Welcome

Hey there! This is the fourth guide in my Modeling Guide with R series. In the previous guide, we looked at multiple linear regression. This page will focus on logistic regression. Although, I cannot cover all of the details and fine use cases of regression, we will explore some of the key ideas to focus on when creating and analyzing a regression model. We’ll start by importing our data and identifying variables to use in the model then move to creating, interpreting, and testing the model. As with SLR and MLR, we’ll use train/test validation and we’ll also look at a couple candidate models.

We will be using the same dataset we have been using which covers transaction data. As mentioned in the previous, guide, I prefer to use the tidyverse family of packages. We’ll also be using the tidymodels collection of packages to set up the models and perform our train/test validation.

The code below imports our packages and the data we cleaned in the first guide. It also splits the data into a train and test set. We will train our models using the training set and will test its performance using the test set. We do this to simulate how the model will perform in the “real world”.

I will be setting the seed for the random generator so we can get the same results each time I start a new R session and split the data. You may or may not wish to do this in your work. I want to make sure we get a roughly equal amount of each store in the split sets so I will take a stratified sample to make the split (strata = store).

library(tidyverse)
library(tidymodels)
library(GGally)
library(gvsu215)
library(car)
library(performance)
library(knitr)
library(kableExtra)

retail <- read_csv(here::here("data/retail_clean.csv"))

set.seed(52319)
retail_split <- initial_split(retail, prop = .8, strata = store)
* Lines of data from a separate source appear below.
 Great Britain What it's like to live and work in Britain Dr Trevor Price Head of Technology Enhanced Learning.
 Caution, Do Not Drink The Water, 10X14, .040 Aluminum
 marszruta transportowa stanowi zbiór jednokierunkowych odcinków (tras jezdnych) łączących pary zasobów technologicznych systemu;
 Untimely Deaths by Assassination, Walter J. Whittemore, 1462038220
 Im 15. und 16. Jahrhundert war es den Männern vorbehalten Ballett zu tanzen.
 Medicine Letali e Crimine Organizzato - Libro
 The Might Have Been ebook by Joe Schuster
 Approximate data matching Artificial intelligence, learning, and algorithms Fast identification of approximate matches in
train <- training(retail_split)
test <- testing(retail_split)

Alright! Now that we have that set, we’ll use the train data for all the model creation and will only use the test data when we are analyzing our models.

Logistic Regression

Although most of the processes for logistic regression will be the same as or very similar to SLR and MLR, there are a few key differences. The key piece is what our response variable looks like. Remember, for SLR and MLR, our response variable had to be continuous. But what if you want to predict a variable that isn’t continuous? Well, logistic regression may come to the rescue.

Requirements

In order to get valid results from logistic regression, we must meet certain assumptions.

  • The response variable must be categorical with two levels, no more, no less. We might also call this a binary variable
  • All of the observations should be independent
  • Our predictor variable(s) should not be correlated with each other
  • We must have a linear relationship between the independent variable(s) and the log odds (more on this later)
  • All possible combinations of variables in the model must be represented

Selecting Variables

First, let’s decide what we want to predict. Again, we need a variable that has two levels. We have two options: customer_type and gender. I would like to focus on customer type and see if we can predict the probability that a certain customer is a member or not given information about their transaction. Do members shop differently than non members? I am inclined to say so.
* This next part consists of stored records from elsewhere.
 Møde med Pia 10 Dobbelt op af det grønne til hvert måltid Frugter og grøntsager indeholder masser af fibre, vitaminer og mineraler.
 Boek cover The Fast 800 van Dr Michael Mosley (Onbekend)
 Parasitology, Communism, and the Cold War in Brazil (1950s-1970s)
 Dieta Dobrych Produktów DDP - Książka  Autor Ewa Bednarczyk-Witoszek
We should also define our “base” level for customer type or which type we want to compare everything to. I am going to create a true binary variable for gender which takes on a value of 1 if a customer is a member and 0 if they are not. We also need to coerce this variable into an R factor in order for the code later on to work.

train <- train %>% 
  mutate(member = as.factor(ifelse(customer_type == "Member", 1, 0)))

test <- test %>% 
  mutate(member = as.factor(ifelse(customer_type == "Member", 1, 0)))

Technically, we can split up logistic regression into simple logistic regression (one predictor variable) and multiple logistic regression (more than one predictor variable). However, I am going to jump right into multiple logistic regression to create a more detailed model. As I did with MLR, I am going to start by choosing every variable that I think might play a role in predicting the gender of a customer and use the regression output to narrow things down.
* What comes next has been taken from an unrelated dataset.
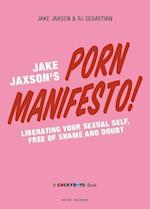 Jake Jaxson's Porn Manifesto!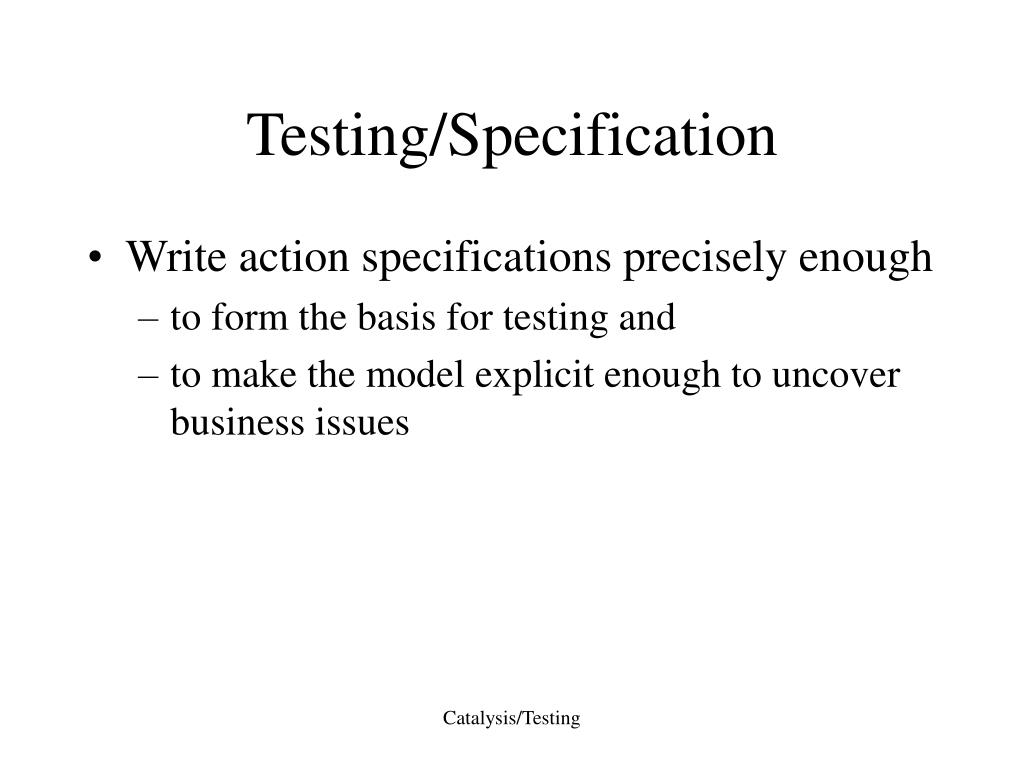 Testing/Specification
I would like to start with:

  • store
  • gender
  • product_class
  • pay_method
  • rating
  • total

Exploring the Variables

Before beginning, we should look at our variables to see if we need to apply any transformations or add any interaction variables.

train_subset <- train %>% 
  select(member, store, gender, product_class, pay_method, rating, total)

test_subset <- test %>% 
  select(member, store, gender, product_class, pay_method, rating, total)

ggpairs(train_subset) +
  my_theme

Plot matrix of each variable plotted against the others.

My main observation here is that total is skewed right which is causing some outliers with the other variables. The values for total can also get quite large. If we’re not careful, these large values could influence our results.

Here is that distribution up close:

train_subset %>% 
  ggplot(aes(total)) +
  geom_histogram(binwidth = 20, color = "black", fill = "#099392") +
  labs(x = "Total ($)",
       y = "Count",
       title = "Distribution of Transaction Totals") +
  my_theme

Skewed right distribution of total. Median around $200, max around $1100.

Previously we used the log to help correct this. Let’s try something different here and take the square root of total to help bring down those extreme values.

train_subset %>% 
  ggplot(aes(sqrt(total))) +
  geom_histogram(color = "black", fill = "#099392") +
  labs(x = "Total",
       y = "Count",
       title = "Distribution of the Square Root of Transaction Totals") +
  my_theme